> Task to carry out: Copy out the data in full and exactly, passing over the pictures.

> Input:

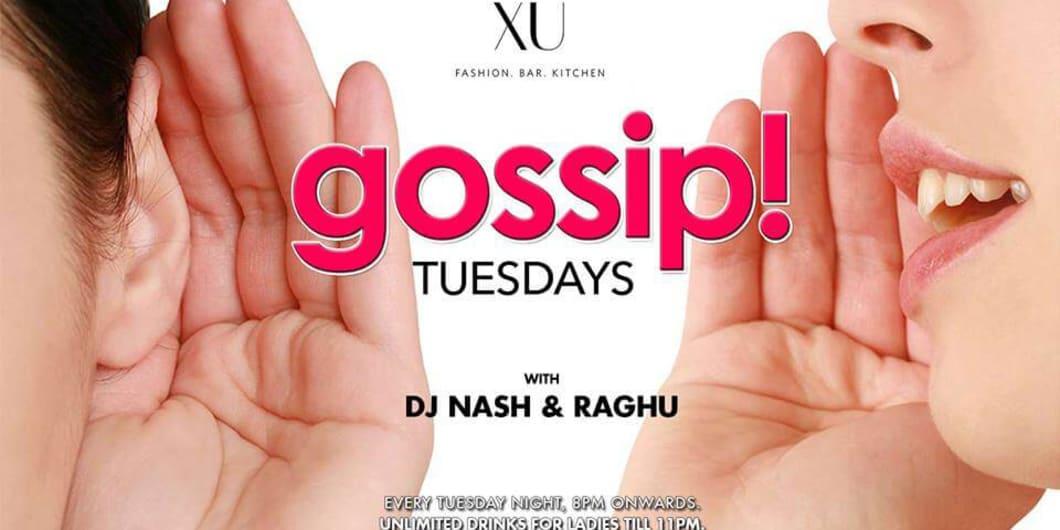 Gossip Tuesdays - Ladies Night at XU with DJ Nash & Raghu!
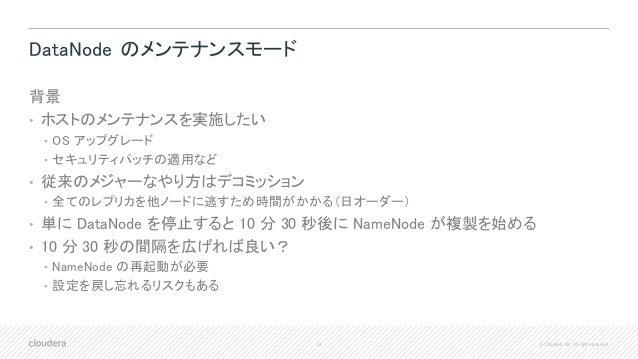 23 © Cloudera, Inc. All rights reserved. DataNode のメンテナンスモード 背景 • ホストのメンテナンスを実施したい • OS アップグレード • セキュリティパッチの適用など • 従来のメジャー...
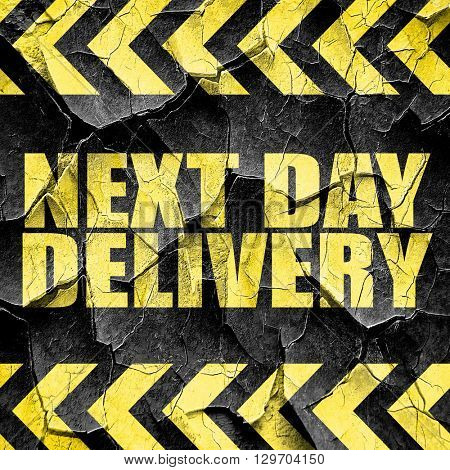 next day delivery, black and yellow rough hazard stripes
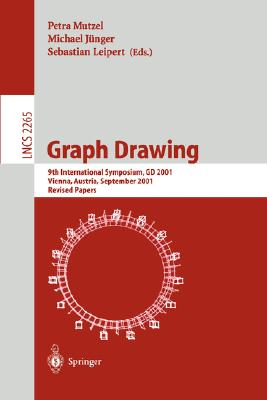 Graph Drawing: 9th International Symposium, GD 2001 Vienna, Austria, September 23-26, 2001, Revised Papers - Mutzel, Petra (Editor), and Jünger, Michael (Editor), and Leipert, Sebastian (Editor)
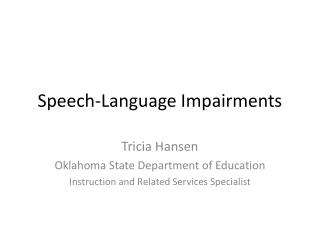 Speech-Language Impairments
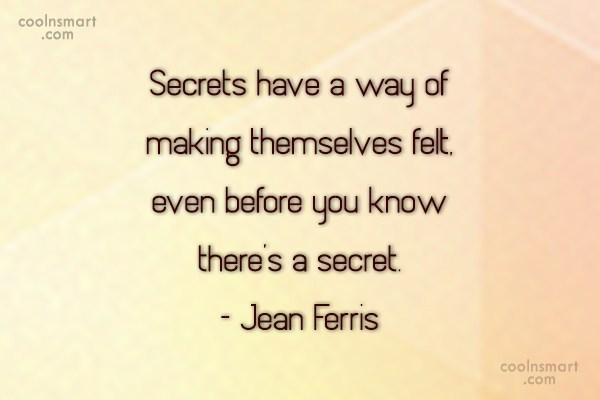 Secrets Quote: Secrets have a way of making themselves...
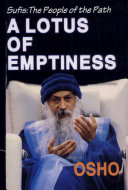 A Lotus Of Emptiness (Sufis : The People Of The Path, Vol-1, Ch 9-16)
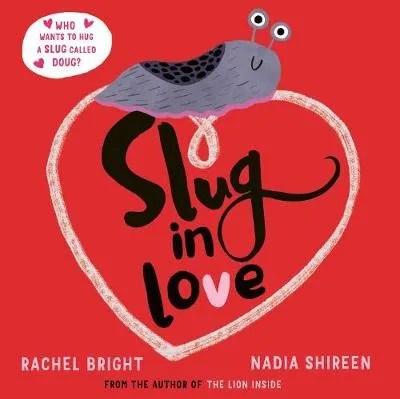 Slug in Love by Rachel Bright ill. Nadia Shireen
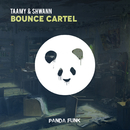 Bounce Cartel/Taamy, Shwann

> Answer space:
 Gossip Tuesdays - Ladies Night at XU with DJ Nash & Raghu!
 23 © Cloudera, Inc. All rights reserved. DataNode のメンテナンスモード 背景 • ホストのメンテナンスを実施したい • OS アップグレード • セキュリティパッチの適用など • 従来のメジャー...
 next day delivery, black and yellow rough hazard stripes
 Graph Drawing: 9th International Symposium, GD 2001 Vienna, Austria, September 23-26, 2001, Revised Papers - Mutzel, Petra (Editor), and Jünger, Michael (Editor), and Leipert, Sebastian (Editor)
 Speech-Language Impairments
 Secrets Quote: Secrets have a way of making themselves...
 A Lotus Of Emptiness (Sufis : The People Of The Path, Vol-1, Ch 9-16)
 Slug in Love by Rachel Bright ill. Nadia Shireen
 Bounce Cartel/Taamy, Shwann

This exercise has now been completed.